Thursday, November 1, 2018

With the winter season and Holidays amongst us, we may find ourselves craving comfort Holiday desserts and popular winter flavors such as pumpkin spice, peppermint, gingerbread and cinnamon (i.e. pumpkin spiced lattes and gingerbread cookies). While most of the foods and beverages made with these delicious flavors add to your waistline (since they are jam-packed with calories, fat, and sugar), adding cinnamon spice to your Holiday drinks and dishes can actually improve your health and reduce your risk of weight-related chronic diseases (such as Type II diabetes, stroke, and Cardiovascular disease).

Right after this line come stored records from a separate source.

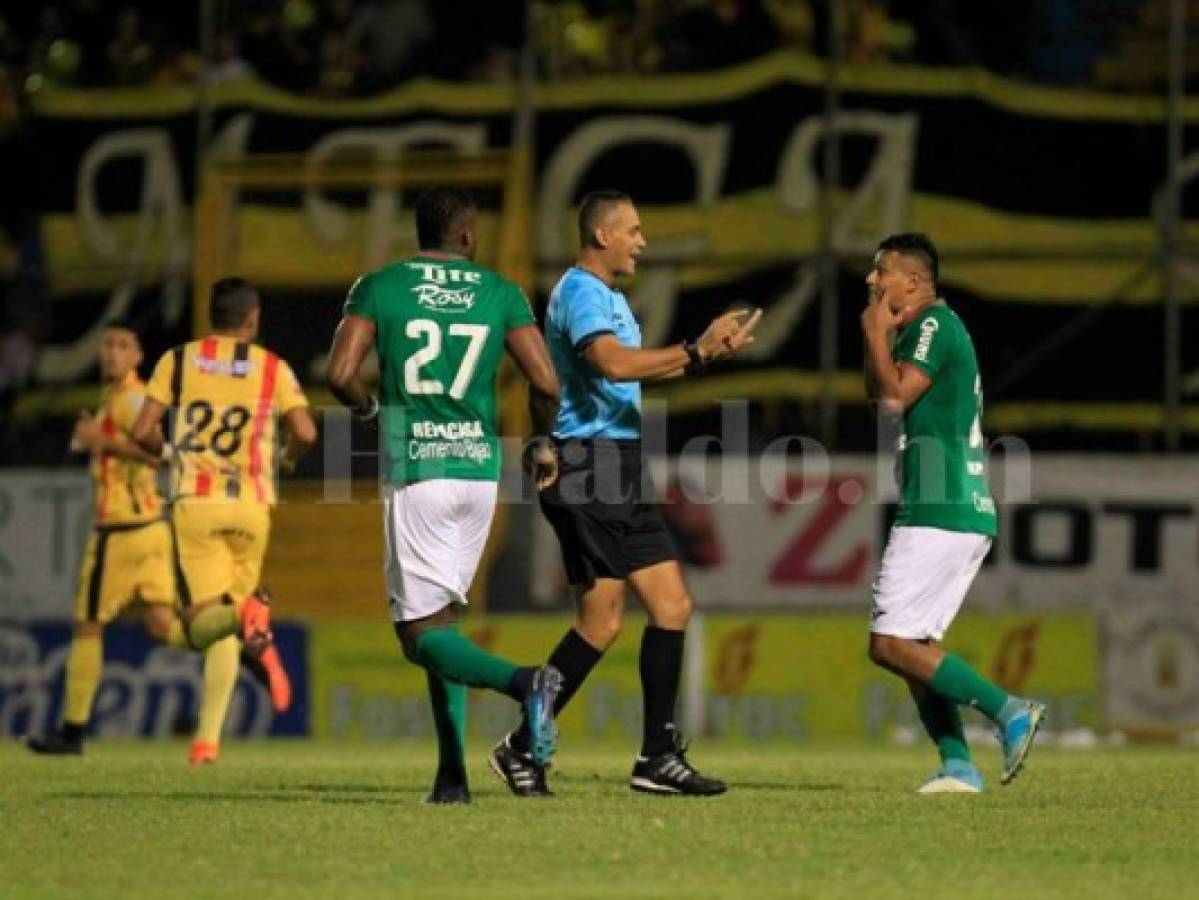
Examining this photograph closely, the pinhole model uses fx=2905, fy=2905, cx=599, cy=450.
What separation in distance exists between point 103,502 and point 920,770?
490 centimetres

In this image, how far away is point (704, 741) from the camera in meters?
18.5

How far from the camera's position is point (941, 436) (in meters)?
10.9

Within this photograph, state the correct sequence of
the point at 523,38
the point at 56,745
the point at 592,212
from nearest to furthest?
the point at 592,212, the point at 56,745, the point at 523,38

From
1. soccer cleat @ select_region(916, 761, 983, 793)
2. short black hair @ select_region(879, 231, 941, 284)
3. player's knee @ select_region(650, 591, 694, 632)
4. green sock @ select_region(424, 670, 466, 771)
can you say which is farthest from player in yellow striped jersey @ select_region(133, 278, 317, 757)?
soccer cleat @ select_region(916, 761, 983, 793)

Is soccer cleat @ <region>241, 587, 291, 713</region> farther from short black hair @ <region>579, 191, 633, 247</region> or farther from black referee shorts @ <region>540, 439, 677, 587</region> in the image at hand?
short black hair @ <region>579, 191, 633, 247</region>

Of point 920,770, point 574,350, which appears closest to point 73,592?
point 920,770

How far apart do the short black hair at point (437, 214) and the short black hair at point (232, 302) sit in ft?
10.9

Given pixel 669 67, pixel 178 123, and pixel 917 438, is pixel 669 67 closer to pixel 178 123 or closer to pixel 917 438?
pixel 178 123

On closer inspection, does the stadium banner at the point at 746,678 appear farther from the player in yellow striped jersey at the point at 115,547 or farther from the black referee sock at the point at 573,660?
the black referee sock at the point at 573,660

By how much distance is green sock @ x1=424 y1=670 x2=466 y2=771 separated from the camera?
1024 centimetres

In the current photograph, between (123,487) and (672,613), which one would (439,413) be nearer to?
(672,613)

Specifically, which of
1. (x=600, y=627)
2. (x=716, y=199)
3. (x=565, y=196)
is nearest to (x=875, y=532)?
(x=716, y=199)

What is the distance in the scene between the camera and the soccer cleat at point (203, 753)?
13.7 meters

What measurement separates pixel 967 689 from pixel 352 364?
103 inches
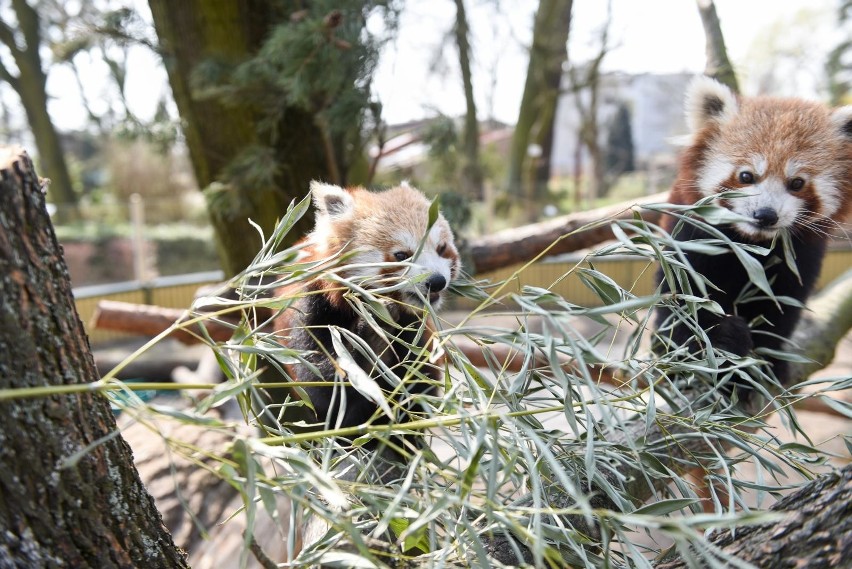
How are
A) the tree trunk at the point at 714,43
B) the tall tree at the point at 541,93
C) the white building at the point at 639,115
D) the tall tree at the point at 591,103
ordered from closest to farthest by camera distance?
the tree trunk at the point at 714,43
the tall tree at the point at 541,93
the tall tree at the point at 591,103
the white building at the point at 639,115

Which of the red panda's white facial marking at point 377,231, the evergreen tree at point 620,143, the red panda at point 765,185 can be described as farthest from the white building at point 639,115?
the red panda's white facial marking at point 377,231

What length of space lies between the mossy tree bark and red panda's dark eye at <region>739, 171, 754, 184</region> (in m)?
2.06

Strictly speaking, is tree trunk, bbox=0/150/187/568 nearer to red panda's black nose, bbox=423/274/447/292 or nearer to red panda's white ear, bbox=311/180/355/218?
red panda's black nose, bbox=423/274/447/292

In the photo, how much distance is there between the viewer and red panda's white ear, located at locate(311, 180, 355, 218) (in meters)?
2.10

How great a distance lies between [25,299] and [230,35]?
2.73m

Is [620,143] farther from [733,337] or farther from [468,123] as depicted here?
[733,337]

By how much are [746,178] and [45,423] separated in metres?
1.97

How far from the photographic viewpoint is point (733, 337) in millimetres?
1917

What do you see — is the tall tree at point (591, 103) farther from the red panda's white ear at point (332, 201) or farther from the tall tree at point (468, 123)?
the red panda's white ear at point (332, 201)

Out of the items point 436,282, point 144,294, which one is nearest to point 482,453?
point 436,282

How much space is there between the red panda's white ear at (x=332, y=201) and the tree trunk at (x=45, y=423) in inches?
45.1

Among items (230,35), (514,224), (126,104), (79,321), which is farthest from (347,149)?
(514,224)

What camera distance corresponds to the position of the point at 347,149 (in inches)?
135

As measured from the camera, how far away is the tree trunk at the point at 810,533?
909 mm
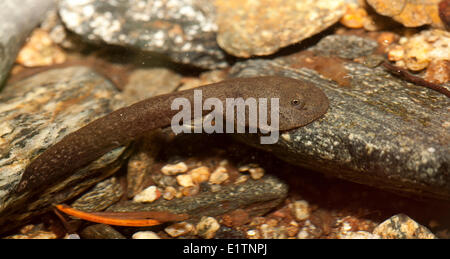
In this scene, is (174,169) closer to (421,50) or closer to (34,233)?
(34,233)

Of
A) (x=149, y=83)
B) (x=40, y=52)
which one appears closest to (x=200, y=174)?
(x=149, y=83)

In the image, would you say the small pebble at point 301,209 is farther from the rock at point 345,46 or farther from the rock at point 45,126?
the rock at point 45,126

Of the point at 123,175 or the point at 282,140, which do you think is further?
the point at 123,175

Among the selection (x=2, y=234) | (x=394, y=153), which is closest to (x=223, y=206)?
(x=394, y=153)

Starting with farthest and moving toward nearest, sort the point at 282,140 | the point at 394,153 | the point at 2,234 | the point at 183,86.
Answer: the point at 183,86, the point at 2,234, the point at 282,140, the point at 394,153

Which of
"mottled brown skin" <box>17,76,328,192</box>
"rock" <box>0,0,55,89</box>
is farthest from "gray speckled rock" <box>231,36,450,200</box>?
"rock" <box>0,0,55,89</box>

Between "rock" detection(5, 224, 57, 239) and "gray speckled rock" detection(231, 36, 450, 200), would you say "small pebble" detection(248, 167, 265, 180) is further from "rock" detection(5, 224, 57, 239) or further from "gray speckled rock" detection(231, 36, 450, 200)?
"rock" detection(5, 224, 57, 239)

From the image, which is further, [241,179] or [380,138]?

Cinnamon is a very nutritious spice from the bark of a family of trees from Sri Lanka, and just a mere teaspoon contains 28 mg of calcium, almost one mg of iron, over a gram of fiber, and quite a lot of vitamins C, K, and manganese. In traditional medicine, cinnamon has been used for digestive ailments such as indigestion, gas and bloating, stomach upset, and diarrhea. More recently, medical research has shown that cinnamon has a mild anti-inflammatory effect and improves brain function. However, the potential health benefits of cinnamon that have received the most attention have to do with its effects on blood glucose and cholesterol and its ability to reduce the risk of Type II diabetes and Cardiovascular disease.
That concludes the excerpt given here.